◆ Work item A:
Reproduce the article on the newborn's death word for word, between "Cheung said he" and "write the judgment.", inclusive.
◆ Work item B:
Resume the article about the couple awaiting the Medical Council verdict on their newborn son's death, continuing from the point where it stops.

*** Page excerpt Section Begins ***

'We just want truth about our baby's death,' say celebrity couple as they await verdict

Actress and singer urge Medical Council to be 'cautious' as they deliberate on doctor's culpability in newborn's death

PUBLISHED : Sunday, 11 May, 2014, 6:07pm
UPDATED : Monday, 12 May, 2014, 10:24am

Former actress Eugina Lau Mei-kuen and her husband singer Peter Cheung Shung-tak have spent the past nine years searching for an answer to what caused the death of their newborn son.

Yesterday they thought that wait was over, when the Medical Council retired to discuss its verdict in a disciplinary case against obstetrician Dr Christine Choy Ming-yan and paediatrician Dr Wan Kam-ming. Instead, the council adjourned its judgment to May 25.

"We trust that they're being very cautious, though we're a bit disappointed," said Lau. "We have waited for nine years, we can wait for two more weeks."

The couple's first child, Tin-lam, was born on February 19, 2005, and died the next day. The doctors are accused of mishandling the induced birth.

Cheung said he and his wife were seeking the truth about their baby's death - rather than a judgment on the doctors. "The answer is for the public - whether there are any problems in Hong Kong's medical system; if there are, how it can be avoided in the future. We're satisfied that a hearing has been held. If they think there's no problem, we'll let go."

The council's temporary chairman, professor Felice Lieh Mak, said a consensus had been reached but that the case was complicated and the council needed more time to write the judgment.

*** Page excerpt Section Ends ***
*** Data extract Section Begins ***

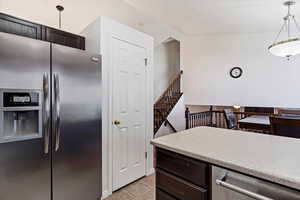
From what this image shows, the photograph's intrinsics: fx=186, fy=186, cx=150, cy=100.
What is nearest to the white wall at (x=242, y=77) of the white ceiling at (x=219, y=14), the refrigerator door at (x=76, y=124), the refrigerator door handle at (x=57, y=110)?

*** Data extract Section Ends ***

◆ Task response A:
Cheung said he and his wife were seeking the truth about their baby's death - rather than a judgment on the doctors. "The answer is for the public - whether there are any problems in Hong Kong's medical system; if there are, how it can be avoided in the future. We're satisfied that a hearing has been held. If they think there's no problem, we'll let go."

The council's temporary chairman, professor Felice Lieh Mak, said a consensus had been reached but that the case was complicated and the council needed more time to write the judgment.

◆ Task response B:
In the past 10 hearing sessions, which have spanned the past eight months, prosecution witnesses accused Choy and Wan of mishandling the induction, the vacuum-assisted birth, and the treatment of the baby. Defence witnesses said the two had done their best.

In 2008 the couple filed a civil claim against the doctors which was settled outside court the following year with HK$150,000 compensation. The couple filed the civil claim not for the money but to obtain medical reports for the Medical Council's hearing.

"The process was very difficult. We had to recall the incident in detail many, many times, even more than in the past 10 hearing sessions," said Lau.

"I hope this incident will help the public, that the medical system will be more concerned over the public's needs and their lives."

Lau, who has a daughter, 5, and a son, 7, added: "Today, I have two children saying 'happy Mother's Day' to me. Nine years ago today I didn't even know whether I was a mother."